--- Extracto fuente ---
El pintor Miquel Barceló relataba, en una ocasión, sus tardes de pesca con amigos. Los cuatro amigos que iban en barca se llamaban igual ‘Miquel’ y, sin embargo, cuando alguno de ellos interpelaba al otro “Miquel pásame esto o lo otro”, no existía confusión alguna. La razón es que, de forma sutil, cada nombre era pronunciado con un matiz diferente. Parece un razonamiento que suscita poca credibilidad, pero era así.
Y es que la homogeneidad, en manos del ser humano, termina rebelándose contra esa condición. De forma natural, el deseo de uniformidad que proporciona la homogeneidad contraviene la necesidad de singularizar cada elemento reconocible. El proceso de aprendizaje tiene algo de conocimiento e interiorización del hábitat que rodea a cada individuo, algo compuesto no solo por el lugar, sino por las personas y los pequeños detalles sin (aparente) importancia.
La ciudad, en su imagen diversa, se percibe a veces como un organismo homogéneo. La modernidad contemporánea tiende a la neutralización de la diversidad, promoviendo una materialidad de tonos grises o neutros que desactivan la singularidad. Mientras que el modernismo, el racionalismo o incluso el movimiento moderno de mediados del siglo XX trataban la estética como un aspecto relevante. La reducción de ruido estético frente al aumento del ruido mediático, como trasposición de la atmósfera relajada de la vida suburbana e incluso rural, se ha entendido en la modernidad como la neutralización del color y la forma. Este efecto inverso a la desnudez, en la que el color y la forma se cubren con envolventes neutras, parece olvidar la capacidad atmosférica que el color y la forma tienen sobre las emociones humanas.
---
> Objetivo planteado 1: Según el extracto fuente, ¿qué nombre tenían los cuatro amigos que iban en la barca?
> Objetivo planteado 2: Reproduce el pasaje del extracto fuente que arranca en las palabras "La ciudad, en" y concluye tras "las emociones humanas.", sustituyendo "color" por "cromatismo" en cada aparición.
--- Registros mostrados ---
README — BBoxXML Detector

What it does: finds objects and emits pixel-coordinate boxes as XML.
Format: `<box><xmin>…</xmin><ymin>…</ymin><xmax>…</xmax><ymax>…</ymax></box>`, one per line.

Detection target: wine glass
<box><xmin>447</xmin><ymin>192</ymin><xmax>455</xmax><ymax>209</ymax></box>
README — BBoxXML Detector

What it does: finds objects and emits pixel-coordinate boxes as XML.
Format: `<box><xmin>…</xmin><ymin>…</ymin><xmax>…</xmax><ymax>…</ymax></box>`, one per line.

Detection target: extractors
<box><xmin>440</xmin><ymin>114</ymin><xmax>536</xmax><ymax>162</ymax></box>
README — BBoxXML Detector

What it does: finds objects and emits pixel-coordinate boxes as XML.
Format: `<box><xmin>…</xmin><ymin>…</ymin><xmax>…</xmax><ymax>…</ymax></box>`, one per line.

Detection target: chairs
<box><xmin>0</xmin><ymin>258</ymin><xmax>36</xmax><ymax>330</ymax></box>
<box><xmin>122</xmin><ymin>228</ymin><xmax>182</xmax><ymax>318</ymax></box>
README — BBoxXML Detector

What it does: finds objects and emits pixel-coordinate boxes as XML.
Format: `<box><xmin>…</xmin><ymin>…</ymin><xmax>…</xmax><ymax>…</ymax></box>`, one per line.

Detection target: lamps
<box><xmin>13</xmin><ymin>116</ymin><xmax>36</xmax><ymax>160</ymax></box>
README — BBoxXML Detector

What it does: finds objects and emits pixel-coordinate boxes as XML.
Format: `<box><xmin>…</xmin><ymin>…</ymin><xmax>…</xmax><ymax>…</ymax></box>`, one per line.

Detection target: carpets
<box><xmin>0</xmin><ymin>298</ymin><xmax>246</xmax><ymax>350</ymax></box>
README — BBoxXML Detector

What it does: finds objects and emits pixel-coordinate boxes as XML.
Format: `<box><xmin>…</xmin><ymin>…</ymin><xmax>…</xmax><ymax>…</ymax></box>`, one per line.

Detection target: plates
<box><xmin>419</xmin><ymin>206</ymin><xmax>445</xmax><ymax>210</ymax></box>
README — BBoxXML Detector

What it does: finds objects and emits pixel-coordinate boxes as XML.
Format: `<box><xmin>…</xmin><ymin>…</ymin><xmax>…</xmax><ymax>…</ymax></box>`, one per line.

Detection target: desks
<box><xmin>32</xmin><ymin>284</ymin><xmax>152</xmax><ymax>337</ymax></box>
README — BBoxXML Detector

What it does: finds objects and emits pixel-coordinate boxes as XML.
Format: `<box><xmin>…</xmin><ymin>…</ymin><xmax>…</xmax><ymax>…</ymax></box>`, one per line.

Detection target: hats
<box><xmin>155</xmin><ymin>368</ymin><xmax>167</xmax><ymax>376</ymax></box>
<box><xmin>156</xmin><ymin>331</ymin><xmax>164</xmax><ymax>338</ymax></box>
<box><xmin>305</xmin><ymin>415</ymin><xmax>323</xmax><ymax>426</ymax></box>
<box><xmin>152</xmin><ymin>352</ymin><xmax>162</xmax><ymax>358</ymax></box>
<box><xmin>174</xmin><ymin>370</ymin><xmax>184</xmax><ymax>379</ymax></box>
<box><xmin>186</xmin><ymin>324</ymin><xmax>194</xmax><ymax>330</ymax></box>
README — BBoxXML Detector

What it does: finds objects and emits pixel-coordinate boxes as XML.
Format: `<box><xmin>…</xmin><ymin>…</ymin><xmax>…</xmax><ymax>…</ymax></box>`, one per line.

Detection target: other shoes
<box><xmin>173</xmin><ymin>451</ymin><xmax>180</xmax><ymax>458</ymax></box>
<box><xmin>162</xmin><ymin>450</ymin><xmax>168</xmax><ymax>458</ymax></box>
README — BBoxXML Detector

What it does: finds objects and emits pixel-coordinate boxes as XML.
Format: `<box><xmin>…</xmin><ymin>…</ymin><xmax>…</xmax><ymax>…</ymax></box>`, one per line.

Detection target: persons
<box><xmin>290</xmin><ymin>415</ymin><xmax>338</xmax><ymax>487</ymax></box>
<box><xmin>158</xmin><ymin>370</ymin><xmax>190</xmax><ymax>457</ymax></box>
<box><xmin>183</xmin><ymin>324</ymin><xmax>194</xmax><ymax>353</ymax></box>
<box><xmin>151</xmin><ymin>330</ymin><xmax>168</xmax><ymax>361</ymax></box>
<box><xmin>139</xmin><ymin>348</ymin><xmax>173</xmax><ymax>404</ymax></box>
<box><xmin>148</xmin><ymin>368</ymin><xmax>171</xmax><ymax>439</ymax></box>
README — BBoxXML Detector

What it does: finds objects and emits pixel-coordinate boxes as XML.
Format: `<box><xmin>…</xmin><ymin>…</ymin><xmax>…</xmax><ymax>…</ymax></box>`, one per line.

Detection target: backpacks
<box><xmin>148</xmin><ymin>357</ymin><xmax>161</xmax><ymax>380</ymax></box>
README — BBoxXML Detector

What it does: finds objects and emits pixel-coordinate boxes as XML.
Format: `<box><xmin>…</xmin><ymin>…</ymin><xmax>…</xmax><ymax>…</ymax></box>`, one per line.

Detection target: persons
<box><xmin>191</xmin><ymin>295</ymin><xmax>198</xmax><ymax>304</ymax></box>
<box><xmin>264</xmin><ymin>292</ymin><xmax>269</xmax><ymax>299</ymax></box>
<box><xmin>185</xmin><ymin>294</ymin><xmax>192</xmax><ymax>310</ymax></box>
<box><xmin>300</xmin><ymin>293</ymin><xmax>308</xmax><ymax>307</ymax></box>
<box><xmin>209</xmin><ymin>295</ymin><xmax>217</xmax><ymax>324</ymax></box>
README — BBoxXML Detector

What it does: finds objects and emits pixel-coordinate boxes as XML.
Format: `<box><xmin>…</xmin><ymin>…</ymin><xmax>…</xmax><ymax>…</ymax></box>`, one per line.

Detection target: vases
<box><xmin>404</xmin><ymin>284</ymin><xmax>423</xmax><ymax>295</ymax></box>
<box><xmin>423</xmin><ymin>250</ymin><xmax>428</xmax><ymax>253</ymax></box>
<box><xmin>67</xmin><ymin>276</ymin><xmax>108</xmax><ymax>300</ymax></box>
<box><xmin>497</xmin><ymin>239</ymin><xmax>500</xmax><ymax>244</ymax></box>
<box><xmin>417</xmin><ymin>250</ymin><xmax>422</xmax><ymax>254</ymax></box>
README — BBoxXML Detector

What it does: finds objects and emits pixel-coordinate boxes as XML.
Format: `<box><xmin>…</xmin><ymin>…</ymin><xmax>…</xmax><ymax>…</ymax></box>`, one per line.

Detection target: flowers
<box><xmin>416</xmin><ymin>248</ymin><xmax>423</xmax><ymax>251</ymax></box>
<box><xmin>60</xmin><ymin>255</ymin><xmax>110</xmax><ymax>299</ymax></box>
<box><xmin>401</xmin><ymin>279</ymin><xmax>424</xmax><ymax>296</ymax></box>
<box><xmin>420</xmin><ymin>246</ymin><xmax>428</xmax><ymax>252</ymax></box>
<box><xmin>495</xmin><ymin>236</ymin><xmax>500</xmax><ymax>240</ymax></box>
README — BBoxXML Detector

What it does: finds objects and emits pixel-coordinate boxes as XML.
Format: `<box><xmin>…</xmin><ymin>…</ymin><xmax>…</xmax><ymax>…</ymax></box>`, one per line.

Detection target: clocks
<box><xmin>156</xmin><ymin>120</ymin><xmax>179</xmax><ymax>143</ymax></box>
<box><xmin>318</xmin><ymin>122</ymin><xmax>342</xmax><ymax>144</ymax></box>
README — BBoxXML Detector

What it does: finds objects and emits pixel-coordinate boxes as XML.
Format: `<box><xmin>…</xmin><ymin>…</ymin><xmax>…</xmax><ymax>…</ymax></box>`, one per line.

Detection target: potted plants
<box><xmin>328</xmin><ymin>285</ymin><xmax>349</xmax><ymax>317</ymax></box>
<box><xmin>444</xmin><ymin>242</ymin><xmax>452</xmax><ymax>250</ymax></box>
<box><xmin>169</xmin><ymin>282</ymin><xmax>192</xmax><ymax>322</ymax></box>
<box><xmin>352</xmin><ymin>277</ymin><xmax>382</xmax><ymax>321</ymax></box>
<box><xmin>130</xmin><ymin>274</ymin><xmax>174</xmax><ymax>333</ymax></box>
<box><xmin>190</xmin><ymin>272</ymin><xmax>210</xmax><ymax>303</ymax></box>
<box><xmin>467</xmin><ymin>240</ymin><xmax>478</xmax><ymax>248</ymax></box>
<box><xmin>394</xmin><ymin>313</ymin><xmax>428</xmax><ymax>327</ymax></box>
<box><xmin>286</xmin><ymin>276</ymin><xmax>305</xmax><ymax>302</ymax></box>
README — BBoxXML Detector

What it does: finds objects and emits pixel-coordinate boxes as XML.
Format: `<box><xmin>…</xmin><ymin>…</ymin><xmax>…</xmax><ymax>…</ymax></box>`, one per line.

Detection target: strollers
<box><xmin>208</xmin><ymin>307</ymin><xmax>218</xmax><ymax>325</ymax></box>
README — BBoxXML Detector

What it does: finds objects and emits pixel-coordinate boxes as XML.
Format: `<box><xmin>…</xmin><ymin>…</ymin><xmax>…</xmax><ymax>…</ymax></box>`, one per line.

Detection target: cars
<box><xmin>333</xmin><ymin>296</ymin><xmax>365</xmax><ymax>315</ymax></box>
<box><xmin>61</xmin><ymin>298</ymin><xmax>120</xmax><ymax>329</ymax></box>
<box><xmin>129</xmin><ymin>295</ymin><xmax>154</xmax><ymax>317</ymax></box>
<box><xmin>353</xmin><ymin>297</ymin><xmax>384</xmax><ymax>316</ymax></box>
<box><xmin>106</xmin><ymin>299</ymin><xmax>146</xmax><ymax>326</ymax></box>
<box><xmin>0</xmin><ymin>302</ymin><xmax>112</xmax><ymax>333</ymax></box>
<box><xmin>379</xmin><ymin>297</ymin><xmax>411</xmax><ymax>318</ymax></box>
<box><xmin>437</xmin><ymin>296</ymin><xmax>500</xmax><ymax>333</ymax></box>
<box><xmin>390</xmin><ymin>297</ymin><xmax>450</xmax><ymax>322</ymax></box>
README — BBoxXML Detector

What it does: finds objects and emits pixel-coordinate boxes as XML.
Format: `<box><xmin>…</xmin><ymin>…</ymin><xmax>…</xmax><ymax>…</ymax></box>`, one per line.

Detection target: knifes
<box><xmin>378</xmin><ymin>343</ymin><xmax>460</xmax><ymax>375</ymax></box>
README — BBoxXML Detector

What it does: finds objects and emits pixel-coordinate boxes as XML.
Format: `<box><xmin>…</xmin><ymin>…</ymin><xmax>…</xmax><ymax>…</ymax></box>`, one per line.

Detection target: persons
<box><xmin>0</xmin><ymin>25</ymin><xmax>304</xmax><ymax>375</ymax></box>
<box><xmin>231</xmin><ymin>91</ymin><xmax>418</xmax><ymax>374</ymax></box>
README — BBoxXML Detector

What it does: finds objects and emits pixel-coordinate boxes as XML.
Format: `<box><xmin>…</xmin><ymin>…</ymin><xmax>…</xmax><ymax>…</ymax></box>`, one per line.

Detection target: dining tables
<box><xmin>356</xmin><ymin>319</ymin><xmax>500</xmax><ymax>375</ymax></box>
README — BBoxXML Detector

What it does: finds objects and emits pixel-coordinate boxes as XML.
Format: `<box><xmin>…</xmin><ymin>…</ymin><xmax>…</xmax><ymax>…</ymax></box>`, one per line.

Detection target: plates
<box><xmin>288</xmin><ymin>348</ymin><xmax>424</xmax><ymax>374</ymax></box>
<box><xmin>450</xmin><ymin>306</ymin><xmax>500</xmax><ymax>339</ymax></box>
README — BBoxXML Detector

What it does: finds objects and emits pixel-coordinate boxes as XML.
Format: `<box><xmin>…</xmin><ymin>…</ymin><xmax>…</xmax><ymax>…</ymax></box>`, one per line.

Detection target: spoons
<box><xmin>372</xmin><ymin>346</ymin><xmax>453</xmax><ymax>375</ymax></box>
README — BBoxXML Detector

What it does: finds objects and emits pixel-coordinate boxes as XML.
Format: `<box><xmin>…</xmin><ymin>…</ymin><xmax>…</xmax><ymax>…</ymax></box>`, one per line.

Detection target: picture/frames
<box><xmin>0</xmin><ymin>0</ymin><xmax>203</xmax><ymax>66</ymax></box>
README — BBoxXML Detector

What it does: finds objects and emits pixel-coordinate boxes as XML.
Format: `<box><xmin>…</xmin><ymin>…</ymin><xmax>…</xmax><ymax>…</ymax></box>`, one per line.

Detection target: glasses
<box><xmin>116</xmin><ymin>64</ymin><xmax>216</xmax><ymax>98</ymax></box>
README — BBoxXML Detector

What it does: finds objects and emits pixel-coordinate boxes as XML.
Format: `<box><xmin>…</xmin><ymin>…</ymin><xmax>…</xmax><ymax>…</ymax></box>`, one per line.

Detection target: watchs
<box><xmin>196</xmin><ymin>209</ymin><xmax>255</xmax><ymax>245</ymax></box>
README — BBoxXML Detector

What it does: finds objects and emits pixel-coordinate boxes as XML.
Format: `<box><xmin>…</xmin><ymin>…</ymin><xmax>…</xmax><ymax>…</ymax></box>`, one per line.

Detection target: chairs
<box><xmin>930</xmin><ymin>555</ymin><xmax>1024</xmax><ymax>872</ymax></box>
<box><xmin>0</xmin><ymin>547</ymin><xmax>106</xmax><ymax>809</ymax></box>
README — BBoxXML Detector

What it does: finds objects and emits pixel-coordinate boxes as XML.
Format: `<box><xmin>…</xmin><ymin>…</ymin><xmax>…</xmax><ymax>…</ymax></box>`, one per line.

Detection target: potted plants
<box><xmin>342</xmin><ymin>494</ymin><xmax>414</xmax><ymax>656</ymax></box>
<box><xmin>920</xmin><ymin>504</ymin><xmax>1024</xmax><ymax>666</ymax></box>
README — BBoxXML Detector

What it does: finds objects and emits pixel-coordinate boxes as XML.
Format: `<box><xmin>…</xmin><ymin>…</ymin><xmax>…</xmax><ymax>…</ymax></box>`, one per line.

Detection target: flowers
---
> Resultado obtenido 1: Todos se llamaban Miquel.

> Resultado obtenido 2:
La ciudad, en su imagen diversa, se percibe a veces como un organismo homogéneo. La modernidad contemporánea tiende a la neutralización de la diversidad, promoviendo una materialidad de tonos grises o neutros que desactivan la singularidad. Mientras que el modernismo, el racionalismo o incluso el movimiento moderno de mediados del siglo XX trataban la estética como un aspecto relevante. La reducción de ruido estético frente al aumento del ruido mediático, como trasposición de la atmósfera relajada de la vida suburbana e incluso rural, se ha entendido en la modernidad como la neutralización del cromatismo y la forma. Este efecto inverso a la desnudez, en la que el cromatismo y la forma se cubren con envolventes neutras, parece olvidar la capacidad atmosférica que el cromatismo y la forma tienen sobre las emociones humanas.